**Data section**
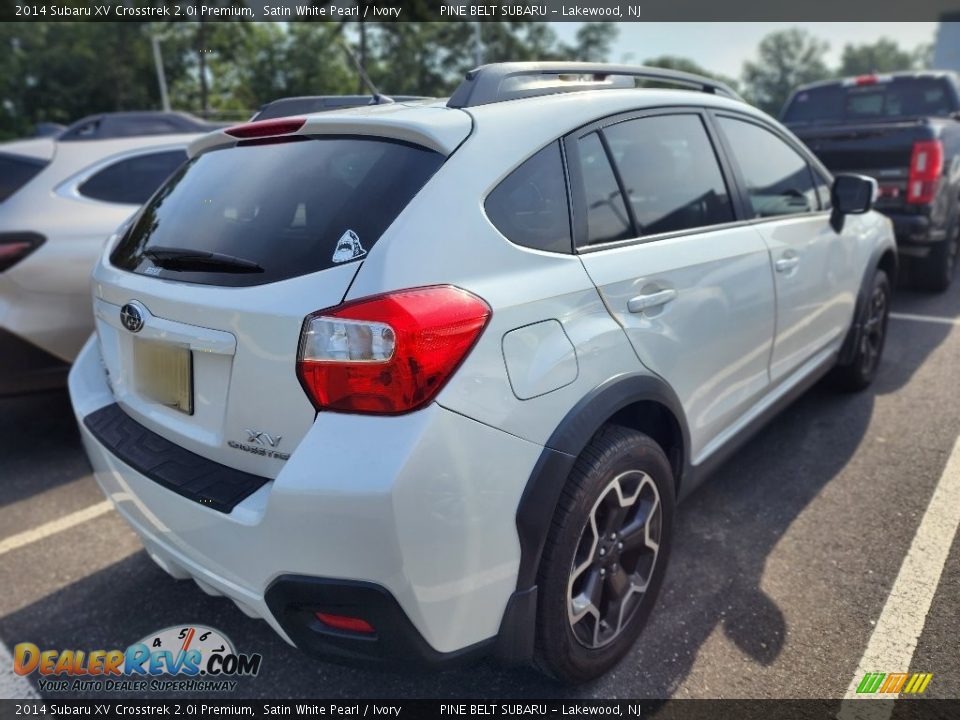 2014 Subaru XV Crosstrek 2.0i Premium Satin White Pearl / Ivory Photo #3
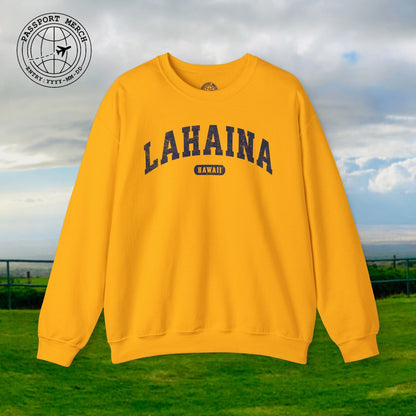 Classic Athletic, Lahaina, Hawaii (Fan Service) Crewneck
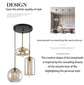 Contemporary Nordic LED Glass Decor for Modern Spaces - Elden Home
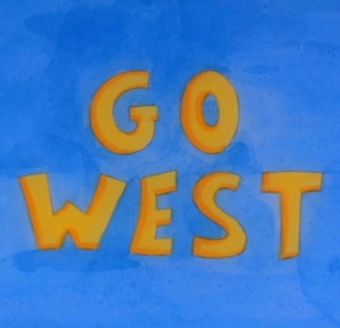 go west 2010 poster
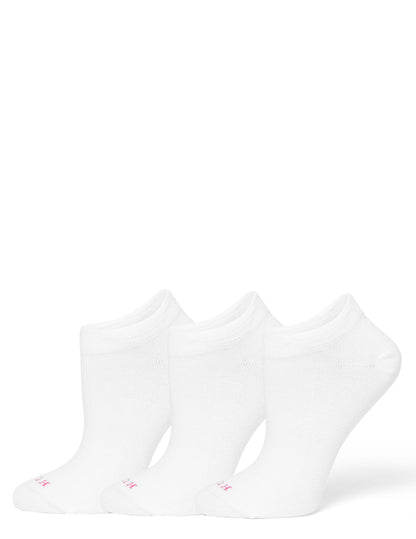The Perfect Sneaker LowCut 3 Pair Pack - White | Hue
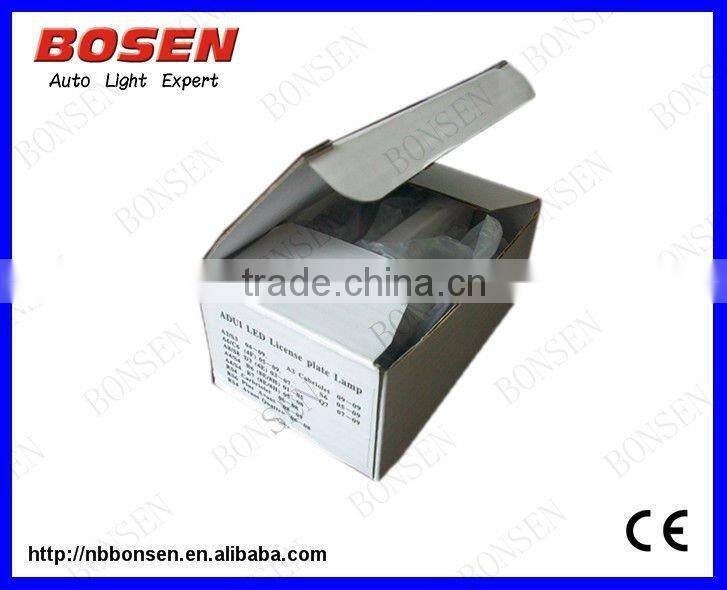 led license plate light for AUDI with CE certifcate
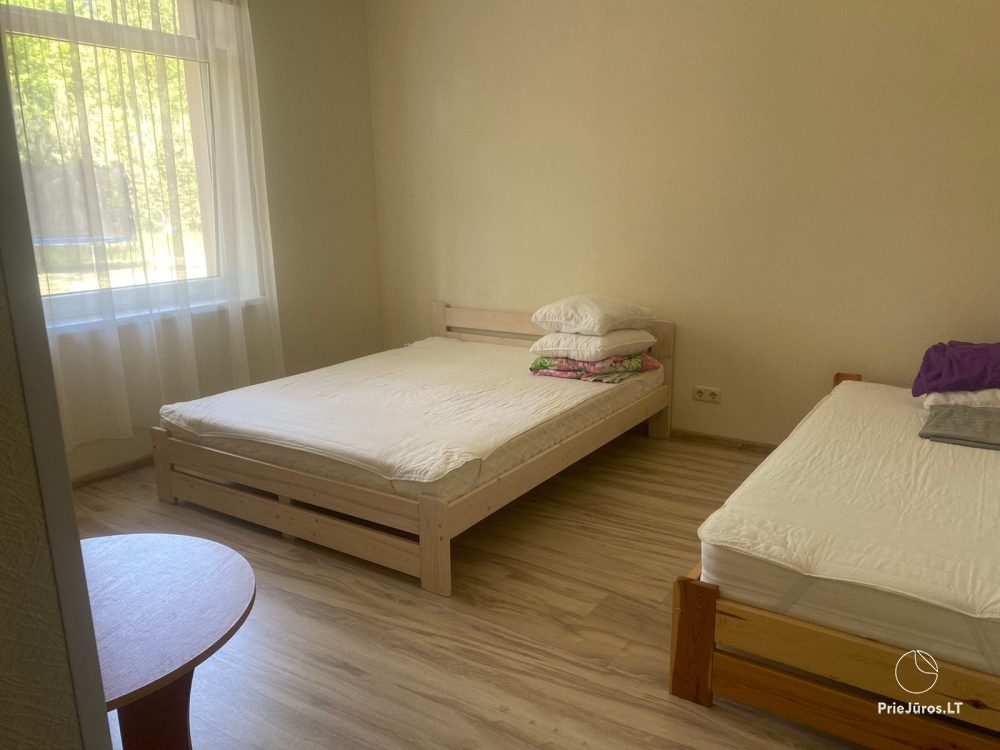 Two apartments with private territory in Ventspils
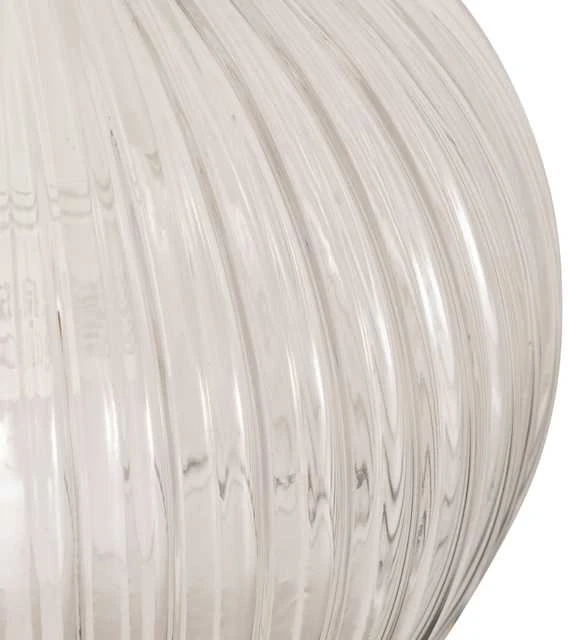 Lamp Kugel sieninis šviestuvas KRYS, aukso ir stiklo, aukštis 30 cm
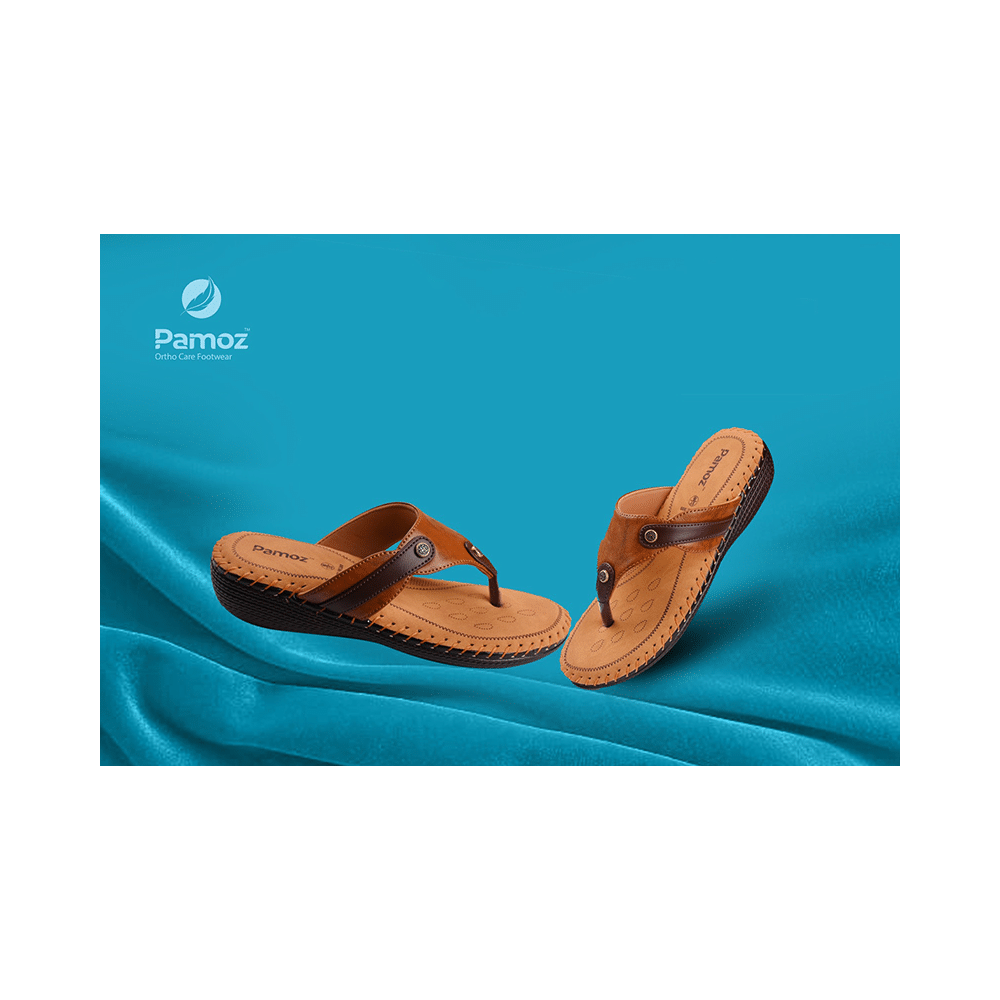 Pamoz PZ 2008 Ortho Foot Wear Tan Brown 7 - Image 6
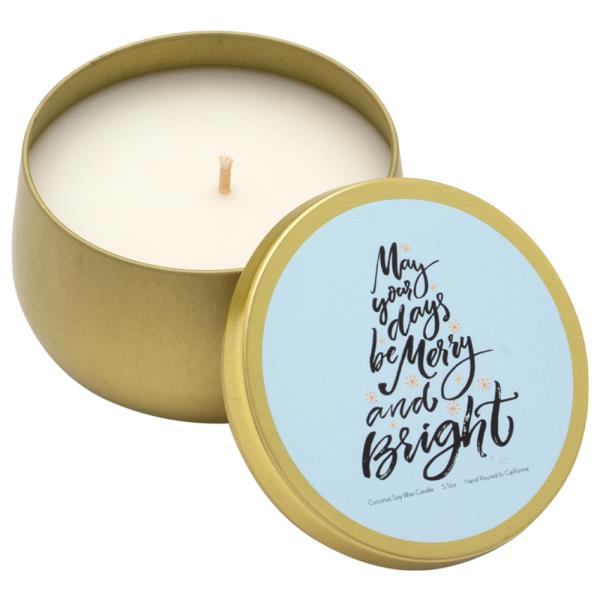 CHRISTMAS COCONUT SOY WAX CANDLE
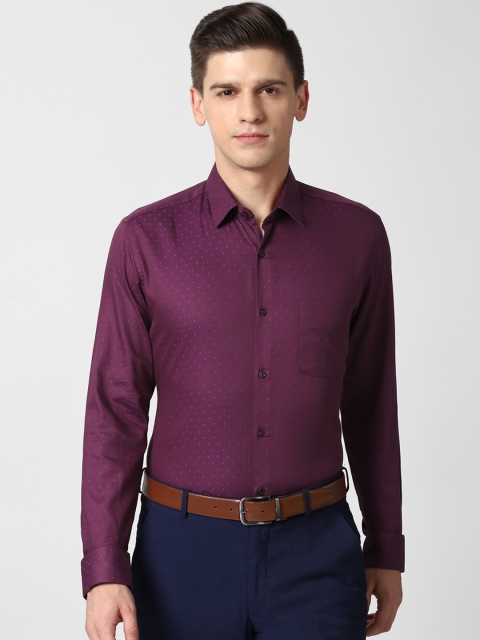 

Peter England Men Purple Opaque Formal Shirt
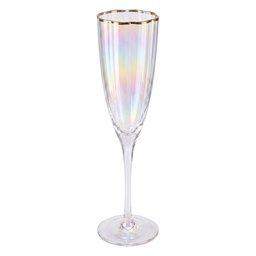 [6GL5535] Bicchiere di Champagne Trasparente Ø 6x25 cm / 200 ml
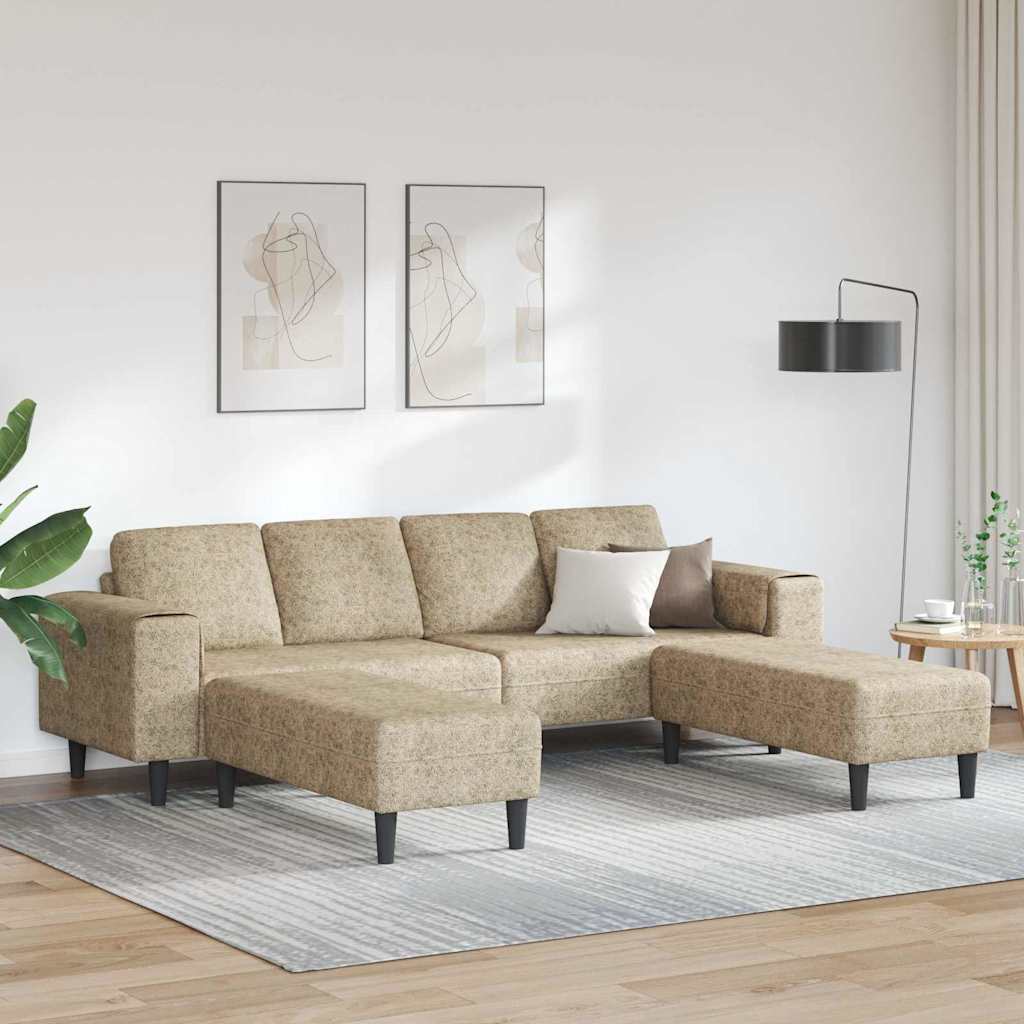 Ensemble de Canapés 3 pcs Gris clair Cuir suédé faux - XIOS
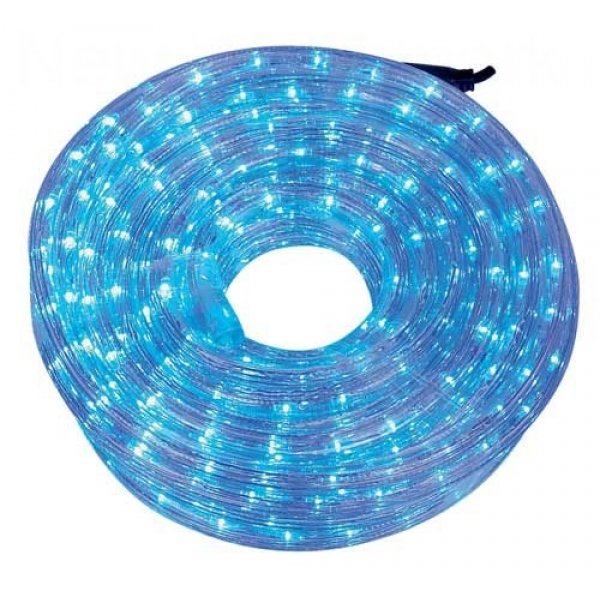 Μπλε Φωτοσωλήνας LED, με Διάφανο Καλώδιο 2 Γραμμών (48m)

**What to work on**
Rewrite every record above, substituting "Black" for "White" and keeping everything else the same. Leave the pictures out of your answer.

**Answer to this task**
 2014 Subaru XV Crosstrek 2.0i Premium Satin Black Pearl / Ivory Photo #3
 Classic Athletic, Lahaina, Hawaii (Fan Service) Crewneck
 Contemporary Nordic LED Glass Decor for Modern Spaces - Elden Home
 go west 2010 poster
The Perfect Sneaker LowCut 3 Pair Pack - Black | Hue
 led license plate light for AUDI with CE certifcate
 Two apartments with private territory in Ventspils
 Lamp Kugel sieninis šviestuvas KRYS, aukso ir stiklo, aukštis 30 cm
 Pamoz PZ 2008 Ortho Foot Wear Tan Brown 7 - Image 6
 CHRISTMAS COCONUT SOY WAX CANDLE

Peter England Men Purple Opaque Formal Shirt
 [6GL5535] Bicchiere di Champagne Trasparente Ø 6x25 cm / 200 ml
 Ensemble de Canapés 3 pcs Gris clair Cuir suédé faux - XIOS
 Μπλε Φωτοσωλήνας LED, με Διάφανο Καλώδιο 2 Γραμμών (48m)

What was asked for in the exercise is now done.